What is the van’t Hoff factor for K2SO4 in an aqueous solution th...

Question

What is the van’t Hoff factor for K2SO4 in an aqueous solution that is 5.00% K2SO4 by mass and freezes at -1.21 °C?

Accepted Answer

Step 1: Understand the van't Hoff factor (i), which represents the number of particles a compound dissociates into in solution. For K2SO4, it dissociates into 2 K+ ions and 1 SO4^2- ion, so theoretically, i = 3.. Step 2: Use the freezing point depression formula: $ \Delta T_f = i \cdot K_f \cdot m $, where $ \Delta T_f $ is the change in freezing point, $ K_f $ is the cryoscopic constant of water (1.86 °C kg/mol), and $ m $ is the molality of the solution.. Step 3: Calculate the change in freezing point: $ \Delta T_f = 0 - (-1.21) = 1.21 $ °C.. Step 4: Determine the molality (m) of the solution. First, calculate the mass of K2SO4 in 100 g of solution (5.00 g), then convert this mass to moles using the molar mass of K2SO4 (174.26 g/mol).

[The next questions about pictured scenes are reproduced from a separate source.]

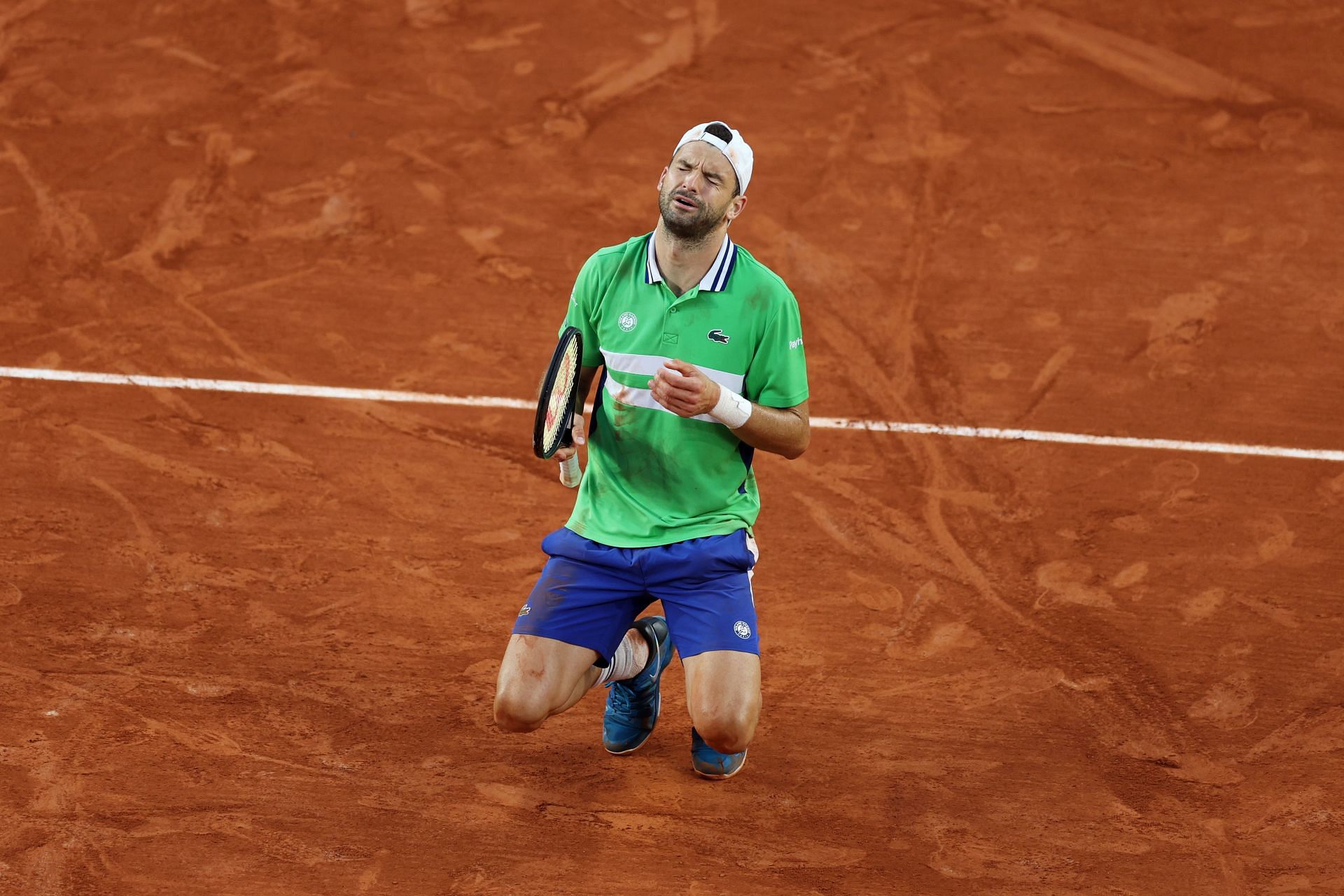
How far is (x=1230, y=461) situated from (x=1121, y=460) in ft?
1.77

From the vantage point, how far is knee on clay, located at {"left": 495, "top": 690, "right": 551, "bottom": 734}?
4777 mm

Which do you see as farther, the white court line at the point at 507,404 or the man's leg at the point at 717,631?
the white court line at the point at 507,404

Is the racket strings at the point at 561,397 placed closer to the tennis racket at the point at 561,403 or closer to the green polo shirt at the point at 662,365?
the tennis racket at the point at 561,403

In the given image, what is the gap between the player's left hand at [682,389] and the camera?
14.6ft

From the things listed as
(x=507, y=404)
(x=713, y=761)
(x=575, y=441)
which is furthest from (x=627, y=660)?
(x=507, y=404)

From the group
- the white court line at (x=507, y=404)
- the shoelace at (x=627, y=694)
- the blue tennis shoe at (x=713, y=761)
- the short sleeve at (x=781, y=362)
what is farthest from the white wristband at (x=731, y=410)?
the white court line at (x=507, y=404)

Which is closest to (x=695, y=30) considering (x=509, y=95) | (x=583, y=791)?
(x=509, y=95)

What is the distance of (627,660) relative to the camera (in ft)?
16.6

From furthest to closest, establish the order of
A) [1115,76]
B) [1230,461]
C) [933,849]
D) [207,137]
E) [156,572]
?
[1115,76] < [207,137] < [1230,461] < [156,572] < [933,849]

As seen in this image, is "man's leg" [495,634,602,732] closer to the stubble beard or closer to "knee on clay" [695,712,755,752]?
"knee on clay" [695,712,755,752]

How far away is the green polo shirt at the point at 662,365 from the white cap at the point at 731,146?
25cm

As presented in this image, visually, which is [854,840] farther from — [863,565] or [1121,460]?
[1121,460]

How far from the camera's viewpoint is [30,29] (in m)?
9.74

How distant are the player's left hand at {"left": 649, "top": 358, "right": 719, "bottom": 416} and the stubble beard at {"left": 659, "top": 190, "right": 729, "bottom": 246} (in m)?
0.51
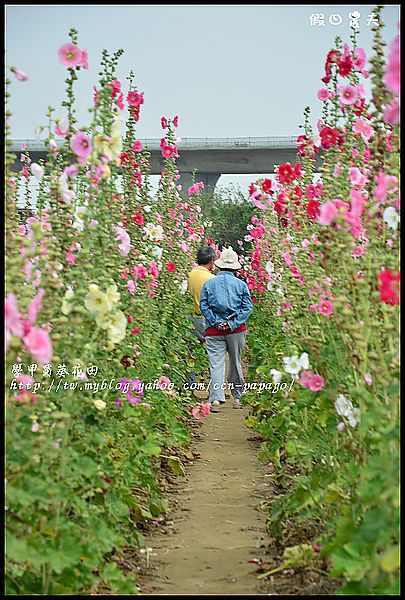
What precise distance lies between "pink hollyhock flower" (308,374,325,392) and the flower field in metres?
0.02

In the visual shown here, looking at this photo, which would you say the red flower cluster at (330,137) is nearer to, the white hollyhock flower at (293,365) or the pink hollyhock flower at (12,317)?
the white hollyhock flower at (293,365)

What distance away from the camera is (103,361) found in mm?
4566

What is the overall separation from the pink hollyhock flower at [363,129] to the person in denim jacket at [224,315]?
13.1 ft

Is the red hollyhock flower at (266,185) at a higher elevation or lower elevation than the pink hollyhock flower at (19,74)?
higher

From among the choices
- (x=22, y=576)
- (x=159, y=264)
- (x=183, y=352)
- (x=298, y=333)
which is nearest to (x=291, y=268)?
(x=298, y=333)

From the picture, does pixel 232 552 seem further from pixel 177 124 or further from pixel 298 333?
pixel 177 124

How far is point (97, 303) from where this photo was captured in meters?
3.79

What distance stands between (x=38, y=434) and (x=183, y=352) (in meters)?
5.89

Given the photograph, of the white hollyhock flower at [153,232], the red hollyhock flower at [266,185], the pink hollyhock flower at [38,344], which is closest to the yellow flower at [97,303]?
the pink hollyhock flower at [38,344]

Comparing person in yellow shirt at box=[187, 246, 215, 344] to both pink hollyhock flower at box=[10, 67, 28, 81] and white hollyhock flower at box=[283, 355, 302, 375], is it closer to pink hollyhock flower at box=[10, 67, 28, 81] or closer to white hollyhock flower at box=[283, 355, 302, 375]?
white hollyhock flower at box=[283, 355, 302, 375]

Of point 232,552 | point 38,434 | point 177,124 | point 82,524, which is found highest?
point 177,124

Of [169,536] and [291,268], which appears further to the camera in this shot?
[291,268]

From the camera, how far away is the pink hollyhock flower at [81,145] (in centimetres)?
427

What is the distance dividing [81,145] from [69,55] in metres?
0.52
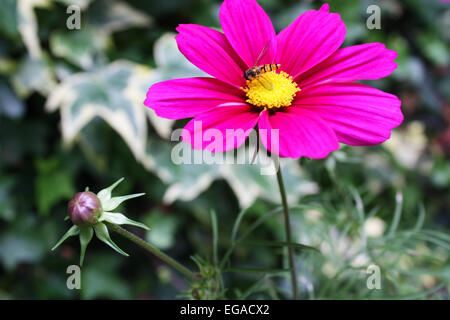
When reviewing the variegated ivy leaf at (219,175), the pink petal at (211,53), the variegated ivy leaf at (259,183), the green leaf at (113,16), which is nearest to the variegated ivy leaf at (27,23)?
the green leaf at (113,16)

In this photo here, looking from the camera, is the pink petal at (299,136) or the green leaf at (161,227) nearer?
the pink petal at (299,136)

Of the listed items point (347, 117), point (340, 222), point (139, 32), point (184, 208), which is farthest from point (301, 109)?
point (139, 32)

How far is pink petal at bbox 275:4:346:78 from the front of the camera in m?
0.27

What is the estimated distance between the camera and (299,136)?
0.22m

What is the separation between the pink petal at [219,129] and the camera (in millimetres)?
217

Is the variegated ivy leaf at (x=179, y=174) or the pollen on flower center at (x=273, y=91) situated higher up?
the variegated ivy leaf at (x=179, y=174)

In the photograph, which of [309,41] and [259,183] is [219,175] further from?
[309,41]

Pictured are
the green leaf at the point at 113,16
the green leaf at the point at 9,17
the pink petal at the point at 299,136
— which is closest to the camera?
the pink petal at the point at 299,136

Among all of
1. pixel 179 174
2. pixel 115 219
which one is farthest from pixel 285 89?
pixel 179 174

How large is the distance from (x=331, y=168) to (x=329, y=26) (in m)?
0.12

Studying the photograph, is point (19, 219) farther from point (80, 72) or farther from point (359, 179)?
point (359, 179)

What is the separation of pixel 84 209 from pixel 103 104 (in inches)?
19.6

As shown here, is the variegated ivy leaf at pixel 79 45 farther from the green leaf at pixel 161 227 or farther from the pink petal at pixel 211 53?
the pink petal at pixel 211 53

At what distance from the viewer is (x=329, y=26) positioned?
0.27 meters
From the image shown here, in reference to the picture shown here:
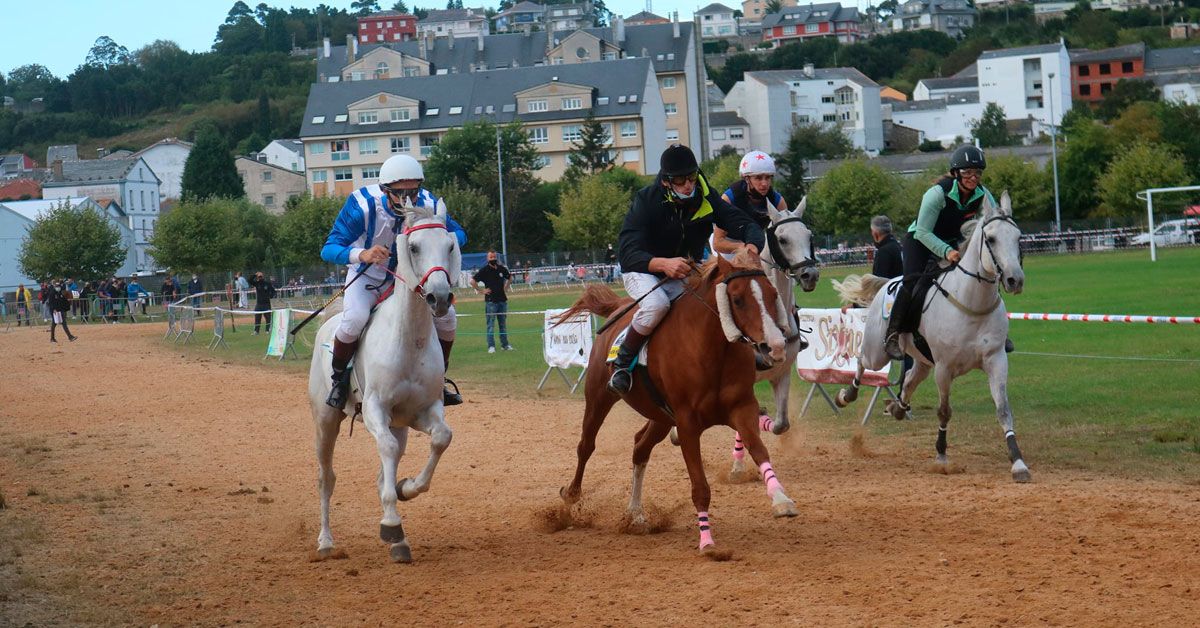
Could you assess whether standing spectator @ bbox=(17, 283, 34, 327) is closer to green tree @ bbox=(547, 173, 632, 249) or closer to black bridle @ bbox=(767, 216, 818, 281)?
green tree @ bbox=(547, 173, 632, 249)

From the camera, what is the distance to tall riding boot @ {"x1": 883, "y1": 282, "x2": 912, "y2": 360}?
12.9 m

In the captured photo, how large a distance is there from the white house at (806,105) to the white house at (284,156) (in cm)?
5079

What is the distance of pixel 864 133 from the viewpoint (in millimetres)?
146500

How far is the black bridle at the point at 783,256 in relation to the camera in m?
10.8

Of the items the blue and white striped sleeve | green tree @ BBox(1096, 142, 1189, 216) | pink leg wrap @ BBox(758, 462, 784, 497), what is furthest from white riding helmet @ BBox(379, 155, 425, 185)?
green tree @ BBox(1096, 142, 1189, 216)

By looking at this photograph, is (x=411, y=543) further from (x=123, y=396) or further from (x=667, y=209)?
(x=123, y=396)

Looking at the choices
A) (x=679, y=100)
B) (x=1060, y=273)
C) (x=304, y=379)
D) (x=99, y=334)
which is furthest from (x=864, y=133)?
(x=304, y=379)

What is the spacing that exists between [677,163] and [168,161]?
147614 millimetres

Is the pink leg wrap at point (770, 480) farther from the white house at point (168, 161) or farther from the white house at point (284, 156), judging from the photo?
the white house at point (168, 161)

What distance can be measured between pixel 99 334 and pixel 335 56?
95.3m

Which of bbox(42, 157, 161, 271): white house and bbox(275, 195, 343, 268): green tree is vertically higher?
bbox(42, 157, 161, 271): white house

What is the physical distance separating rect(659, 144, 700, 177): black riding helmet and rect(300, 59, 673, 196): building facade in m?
98.5

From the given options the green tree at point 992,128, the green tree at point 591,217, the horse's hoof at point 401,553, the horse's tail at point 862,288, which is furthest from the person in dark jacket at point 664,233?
the green tree at point 992,128

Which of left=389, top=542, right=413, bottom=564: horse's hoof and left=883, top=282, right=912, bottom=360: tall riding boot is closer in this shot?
left=389, top=542, right=413, bottom=564: horse's hoof
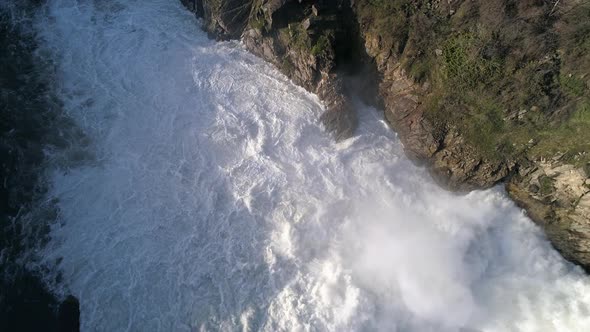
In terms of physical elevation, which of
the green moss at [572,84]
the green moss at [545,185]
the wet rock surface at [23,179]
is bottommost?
the wet rock surface at [23,179]

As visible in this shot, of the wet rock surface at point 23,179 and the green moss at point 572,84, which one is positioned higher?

Finally, calculate molality by dividing moles of solute by the mass of solvent in kg (95 g of water = 0.095 kg).. Step 5: Rearrange the freezing point depression formula to solve for the van't Hoff factor (i): $ i = \frac{\Delta T_f}{K_f \cdot m} $. Substitute the values for $ \Delta T_f $, $ K_f $, and $ m $ to find the experimental van't Hoff factor.